I'm so sorry for the sudden loss of your sweet Cookie.


----------



## pb2b (Nov 8, 2013)

I am so so so sorry. What a horrible thing. I wish I could give you a big hug. What a terrible tragedy.


----------



## daisydogmom (Feb 26, 2007)

Oh, I am just so sorry...


----------



## sophieanne (Feb 4, 2014)

I am so sorry for the loss of Cookie...i can tell how much you loved her.
And thank you for sharing the warning with everyone...sometimes it's the everyday easy things we don't even realize are dangers that can hurt. Savor your memories.


----------



## Melakat (Oct 9, 2010)

I am so very sorry for the loss of Cookie. I know that our Oakley had gotten into our pantry a couple of times and gorged himself on his kibble. 

I have shared the FB page with a few of my friends that have dogs just so that we are all aware. 

I am heartbroken for you and your family. I loved the pictures of Cookie - do you have a lake place? We do and our Oakley boy sure loved being at the lake.

Thinking of you and your family through this very difficult time.

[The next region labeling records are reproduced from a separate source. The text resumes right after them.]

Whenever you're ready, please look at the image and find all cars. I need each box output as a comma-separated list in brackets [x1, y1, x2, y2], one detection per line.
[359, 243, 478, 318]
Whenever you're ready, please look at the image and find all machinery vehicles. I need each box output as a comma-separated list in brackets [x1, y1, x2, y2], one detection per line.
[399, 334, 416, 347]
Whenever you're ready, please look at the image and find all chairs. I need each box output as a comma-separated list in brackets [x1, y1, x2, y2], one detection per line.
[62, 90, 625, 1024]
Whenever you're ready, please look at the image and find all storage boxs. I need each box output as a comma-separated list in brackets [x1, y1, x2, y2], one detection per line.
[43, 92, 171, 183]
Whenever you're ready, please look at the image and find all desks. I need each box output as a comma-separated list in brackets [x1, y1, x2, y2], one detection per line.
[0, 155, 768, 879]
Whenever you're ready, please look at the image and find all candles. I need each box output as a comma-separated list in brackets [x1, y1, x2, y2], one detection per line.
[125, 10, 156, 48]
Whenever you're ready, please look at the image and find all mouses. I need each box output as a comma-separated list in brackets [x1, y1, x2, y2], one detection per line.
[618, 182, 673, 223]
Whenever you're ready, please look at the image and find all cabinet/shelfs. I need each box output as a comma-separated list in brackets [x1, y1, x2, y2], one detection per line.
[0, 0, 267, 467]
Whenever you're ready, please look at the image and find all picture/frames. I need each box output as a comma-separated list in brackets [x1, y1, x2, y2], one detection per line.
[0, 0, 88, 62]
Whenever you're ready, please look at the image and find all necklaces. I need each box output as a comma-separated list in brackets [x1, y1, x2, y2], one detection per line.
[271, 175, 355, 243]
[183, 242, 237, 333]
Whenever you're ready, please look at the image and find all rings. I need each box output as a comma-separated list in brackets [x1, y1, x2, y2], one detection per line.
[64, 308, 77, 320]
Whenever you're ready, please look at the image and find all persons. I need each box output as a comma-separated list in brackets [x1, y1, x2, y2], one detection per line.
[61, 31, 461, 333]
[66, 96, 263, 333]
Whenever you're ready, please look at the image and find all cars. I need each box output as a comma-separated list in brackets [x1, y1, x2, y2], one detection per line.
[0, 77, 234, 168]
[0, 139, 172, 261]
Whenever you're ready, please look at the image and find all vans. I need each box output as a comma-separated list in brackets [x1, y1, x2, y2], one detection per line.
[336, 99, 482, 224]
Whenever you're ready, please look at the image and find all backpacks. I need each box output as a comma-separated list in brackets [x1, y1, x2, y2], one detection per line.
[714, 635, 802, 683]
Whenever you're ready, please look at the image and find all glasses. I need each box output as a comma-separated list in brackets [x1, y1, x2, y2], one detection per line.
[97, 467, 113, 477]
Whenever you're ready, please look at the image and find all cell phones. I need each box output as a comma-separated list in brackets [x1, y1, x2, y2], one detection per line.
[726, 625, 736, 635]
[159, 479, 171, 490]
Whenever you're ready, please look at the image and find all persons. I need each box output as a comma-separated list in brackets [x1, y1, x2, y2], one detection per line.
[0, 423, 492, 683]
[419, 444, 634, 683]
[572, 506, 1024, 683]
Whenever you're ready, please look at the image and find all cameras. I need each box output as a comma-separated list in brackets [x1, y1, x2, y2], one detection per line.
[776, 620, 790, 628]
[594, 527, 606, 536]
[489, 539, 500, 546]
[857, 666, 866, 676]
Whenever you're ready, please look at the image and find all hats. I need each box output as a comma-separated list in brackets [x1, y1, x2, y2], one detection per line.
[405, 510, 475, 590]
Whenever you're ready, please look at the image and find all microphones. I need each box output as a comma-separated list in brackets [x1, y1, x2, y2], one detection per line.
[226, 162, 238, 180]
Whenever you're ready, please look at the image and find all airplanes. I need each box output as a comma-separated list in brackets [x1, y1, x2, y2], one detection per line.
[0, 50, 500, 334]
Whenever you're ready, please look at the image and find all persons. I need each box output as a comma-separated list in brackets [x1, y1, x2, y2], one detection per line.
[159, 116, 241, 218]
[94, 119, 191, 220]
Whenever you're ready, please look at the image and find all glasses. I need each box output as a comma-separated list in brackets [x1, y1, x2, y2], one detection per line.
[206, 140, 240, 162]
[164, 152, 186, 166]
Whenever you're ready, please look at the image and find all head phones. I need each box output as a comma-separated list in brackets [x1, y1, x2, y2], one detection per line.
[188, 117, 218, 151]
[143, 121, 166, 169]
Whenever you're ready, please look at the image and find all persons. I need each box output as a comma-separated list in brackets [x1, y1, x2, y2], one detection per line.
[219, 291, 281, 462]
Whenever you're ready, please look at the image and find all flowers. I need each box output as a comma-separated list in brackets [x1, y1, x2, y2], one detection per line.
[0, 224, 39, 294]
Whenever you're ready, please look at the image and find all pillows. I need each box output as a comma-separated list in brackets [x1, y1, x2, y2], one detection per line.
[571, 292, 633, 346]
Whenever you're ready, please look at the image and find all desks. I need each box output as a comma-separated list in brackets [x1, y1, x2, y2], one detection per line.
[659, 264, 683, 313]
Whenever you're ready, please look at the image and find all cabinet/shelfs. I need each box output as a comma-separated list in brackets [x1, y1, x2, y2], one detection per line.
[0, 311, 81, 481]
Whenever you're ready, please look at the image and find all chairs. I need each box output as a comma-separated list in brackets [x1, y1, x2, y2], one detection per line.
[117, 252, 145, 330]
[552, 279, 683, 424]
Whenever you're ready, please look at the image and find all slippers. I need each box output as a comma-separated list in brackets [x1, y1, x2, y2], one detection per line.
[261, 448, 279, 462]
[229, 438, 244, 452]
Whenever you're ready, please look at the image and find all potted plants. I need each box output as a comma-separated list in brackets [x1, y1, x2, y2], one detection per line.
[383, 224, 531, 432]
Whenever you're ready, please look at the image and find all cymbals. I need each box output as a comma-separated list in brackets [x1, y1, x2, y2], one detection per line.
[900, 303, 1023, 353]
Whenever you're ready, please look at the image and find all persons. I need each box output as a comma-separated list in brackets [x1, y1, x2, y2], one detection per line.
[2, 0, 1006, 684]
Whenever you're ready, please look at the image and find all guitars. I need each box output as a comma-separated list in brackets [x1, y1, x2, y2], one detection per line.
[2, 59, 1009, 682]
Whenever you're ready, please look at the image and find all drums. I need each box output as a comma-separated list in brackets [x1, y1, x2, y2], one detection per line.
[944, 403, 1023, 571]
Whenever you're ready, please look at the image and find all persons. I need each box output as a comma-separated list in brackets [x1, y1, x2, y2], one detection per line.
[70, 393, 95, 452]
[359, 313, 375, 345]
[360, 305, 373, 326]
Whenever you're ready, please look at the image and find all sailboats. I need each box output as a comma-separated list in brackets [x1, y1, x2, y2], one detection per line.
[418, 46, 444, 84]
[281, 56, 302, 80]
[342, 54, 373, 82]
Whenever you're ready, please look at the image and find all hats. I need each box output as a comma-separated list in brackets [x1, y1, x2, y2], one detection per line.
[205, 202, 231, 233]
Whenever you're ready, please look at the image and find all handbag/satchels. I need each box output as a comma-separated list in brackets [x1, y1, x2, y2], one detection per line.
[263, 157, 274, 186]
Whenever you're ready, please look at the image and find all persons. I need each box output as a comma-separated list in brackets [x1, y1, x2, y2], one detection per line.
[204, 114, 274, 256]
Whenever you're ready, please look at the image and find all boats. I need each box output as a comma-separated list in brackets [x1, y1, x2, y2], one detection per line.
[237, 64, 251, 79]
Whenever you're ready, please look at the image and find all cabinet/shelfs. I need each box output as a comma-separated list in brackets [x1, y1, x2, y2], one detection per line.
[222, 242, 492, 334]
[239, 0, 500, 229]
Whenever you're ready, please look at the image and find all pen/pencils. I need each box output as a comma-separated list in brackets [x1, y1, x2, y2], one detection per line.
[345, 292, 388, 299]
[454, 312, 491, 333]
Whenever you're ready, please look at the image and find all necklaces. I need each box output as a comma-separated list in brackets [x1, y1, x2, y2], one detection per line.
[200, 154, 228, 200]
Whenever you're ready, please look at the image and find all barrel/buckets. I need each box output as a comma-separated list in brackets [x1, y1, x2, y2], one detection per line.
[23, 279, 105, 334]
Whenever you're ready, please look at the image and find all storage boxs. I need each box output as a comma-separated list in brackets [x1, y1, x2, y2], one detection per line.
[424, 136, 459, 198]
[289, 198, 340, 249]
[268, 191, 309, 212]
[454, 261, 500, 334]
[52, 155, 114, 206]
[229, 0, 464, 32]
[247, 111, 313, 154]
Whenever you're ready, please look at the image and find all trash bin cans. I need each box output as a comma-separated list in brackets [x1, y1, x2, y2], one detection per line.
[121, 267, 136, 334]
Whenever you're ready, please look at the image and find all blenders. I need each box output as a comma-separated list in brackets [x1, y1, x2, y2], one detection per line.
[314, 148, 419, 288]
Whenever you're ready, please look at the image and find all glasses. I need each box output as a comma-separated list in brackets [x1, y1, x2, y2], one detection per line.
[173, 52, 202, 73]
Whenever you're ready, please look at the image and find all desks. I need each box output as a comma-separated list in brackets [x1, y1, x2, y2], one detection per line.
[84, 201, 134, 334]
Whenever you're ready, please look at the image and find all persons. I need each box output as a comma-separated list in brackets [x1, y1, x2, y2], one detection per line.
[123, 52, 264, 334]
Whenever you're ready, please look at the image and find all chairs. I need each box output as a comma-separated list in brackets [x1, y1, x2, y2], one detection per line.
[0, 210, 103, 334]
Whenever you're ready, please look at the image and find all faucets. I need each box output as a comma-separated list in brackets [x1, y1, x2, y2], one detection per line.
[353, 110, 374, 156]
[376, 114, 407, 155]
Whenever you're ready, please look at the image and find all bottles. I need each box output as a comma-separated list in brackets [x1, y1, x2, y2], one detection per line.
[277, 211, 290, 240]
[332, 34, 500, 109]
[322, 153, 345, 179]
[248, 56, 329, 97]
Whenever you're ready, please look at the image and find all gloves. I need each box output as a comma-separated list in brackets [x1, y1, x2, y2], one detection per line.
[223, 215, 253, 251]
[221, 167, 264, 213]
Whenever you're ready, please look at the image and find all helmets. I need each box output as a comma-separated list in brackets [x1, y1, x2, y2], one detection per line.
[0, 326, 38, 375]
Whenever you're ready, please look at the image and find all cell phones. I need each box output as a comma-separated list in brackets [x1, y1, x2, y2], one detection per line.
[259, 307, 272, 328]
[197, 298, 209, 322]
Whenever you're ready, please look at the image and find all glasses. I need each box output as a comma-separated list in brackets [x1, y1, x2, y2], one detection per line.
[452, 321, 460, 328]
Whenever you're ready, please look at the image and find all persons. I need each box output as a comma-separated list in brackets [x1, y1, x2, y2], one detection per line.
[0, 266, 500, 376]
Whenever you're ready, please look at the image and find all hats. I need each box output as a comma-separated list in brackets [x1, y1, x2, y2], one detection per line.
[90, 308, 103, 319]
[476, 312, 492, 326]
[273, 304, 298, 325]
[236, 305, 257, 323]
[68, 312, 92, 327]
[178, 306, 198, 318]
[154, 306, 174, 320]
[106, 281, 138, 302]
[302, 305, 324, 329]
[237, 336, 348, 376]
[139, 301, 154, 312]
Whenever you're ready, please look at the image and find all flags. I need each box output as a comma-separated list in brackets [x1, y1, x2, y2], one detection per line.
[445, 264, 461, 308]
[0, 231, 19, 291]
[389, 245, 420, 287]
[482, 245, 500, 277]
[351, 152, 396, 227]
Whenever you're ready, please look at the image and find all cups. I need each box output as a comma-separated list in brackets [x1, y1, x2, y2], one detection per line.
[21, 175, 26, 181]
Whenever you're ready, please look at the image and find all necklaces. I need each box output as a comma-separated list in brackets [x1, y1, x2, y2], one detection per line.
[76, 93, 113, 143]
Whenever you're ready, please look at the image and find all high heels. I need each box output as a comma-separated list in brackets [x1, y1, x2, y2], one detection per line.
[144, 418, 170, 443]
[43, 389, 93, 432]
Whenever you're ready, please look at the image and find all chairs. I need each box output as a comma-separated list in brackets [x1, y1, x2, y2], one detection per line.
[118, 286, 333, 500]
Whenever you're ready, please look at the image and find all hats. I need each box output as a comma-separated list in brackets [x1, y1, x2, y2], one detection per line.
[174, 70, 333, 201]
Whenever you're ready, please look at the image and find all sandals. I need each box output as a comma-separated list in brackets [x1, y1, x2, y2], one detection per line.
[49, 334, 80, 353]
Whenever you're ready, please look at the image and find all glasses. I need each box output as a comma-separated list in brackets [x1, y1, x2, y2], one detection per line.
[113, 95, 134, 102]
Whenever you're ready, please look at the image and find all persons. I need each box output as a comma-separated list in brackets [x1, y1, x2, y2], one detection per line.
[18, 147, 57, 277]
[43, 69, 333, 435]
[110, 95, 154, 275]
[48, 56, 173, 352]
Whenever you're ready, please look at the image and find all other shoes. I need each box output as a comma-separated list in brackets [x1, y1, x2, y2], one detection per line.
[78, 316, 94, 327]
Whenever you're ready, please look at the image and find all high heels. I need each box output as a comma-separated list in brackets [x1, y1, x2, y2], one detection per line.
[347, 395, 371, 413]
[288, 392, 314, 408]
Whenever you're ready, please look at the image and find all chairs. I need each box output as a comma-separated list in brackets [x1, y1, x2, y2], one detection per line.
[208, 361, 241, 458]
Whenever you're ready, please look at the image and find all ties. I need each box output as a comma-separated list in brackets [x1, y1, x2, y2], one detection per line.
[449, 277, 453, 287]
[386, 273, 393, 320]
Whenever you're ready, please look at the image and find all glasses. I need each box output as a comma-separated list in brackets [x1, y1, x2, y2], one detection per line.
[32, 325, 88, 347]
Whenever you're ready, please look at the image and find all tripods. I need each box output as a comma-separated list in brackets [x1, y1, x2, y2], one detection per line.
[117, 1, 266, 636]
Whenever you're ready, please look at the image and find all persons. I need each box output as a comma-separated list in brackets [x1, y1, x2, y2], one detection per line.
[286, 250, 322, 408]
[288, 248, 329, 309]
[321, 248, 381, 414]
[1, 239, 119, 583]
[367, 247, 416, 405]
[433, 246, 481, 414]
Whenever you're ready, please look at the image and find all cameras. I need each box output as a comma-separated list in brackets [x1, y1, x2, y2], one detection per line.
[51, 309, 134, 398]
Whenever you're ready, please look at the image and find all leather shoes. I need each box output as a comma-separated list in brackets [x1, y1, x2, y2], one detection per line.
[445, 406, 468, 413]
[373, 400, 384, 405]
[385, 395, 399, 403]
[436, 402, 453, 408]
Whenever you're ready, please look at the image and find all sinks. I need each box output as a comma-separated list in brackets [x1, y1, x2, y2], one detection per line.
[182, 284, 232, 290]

Thank you for raising this awareness.


----------



## Lucky Penny (Nov 13, 2011)

I am so heartbroken for you. I love the pictures of Cookie you shared, she was such a beautiful girl inside and out. I know how much you loved her and how much she meant to you and your family. How devastated you and your family must be. My deepest sympathy to you and them all.


----------



## Jessie'sGirl (Aug 30, 2010)

So saddened to read of this tragedy. Your love for Cookie shines through in all your photos.


----------



## Karen519 (Aug 21, 2006)

*Bri*

I added your sweet Cookie to the Rainbow Bridge List:
http://www.goldenretrieverforum.com...ow-bridge-list-grf-2014-a-19.html#post5291754


----------



## hotel4dogs (Sep 29, 2008)

Just now saw this. I am so, so sorry for your heartbreaking loss.


----------



## Eabeal (Feb 9, 2014)

So sorry for your loss. Cookie was beautiful!


----------



## ggdenny (Nov 2, 2008)

I am so very sorry. She was a gorgeous girl. My sincere, heartfelt condolences.


----------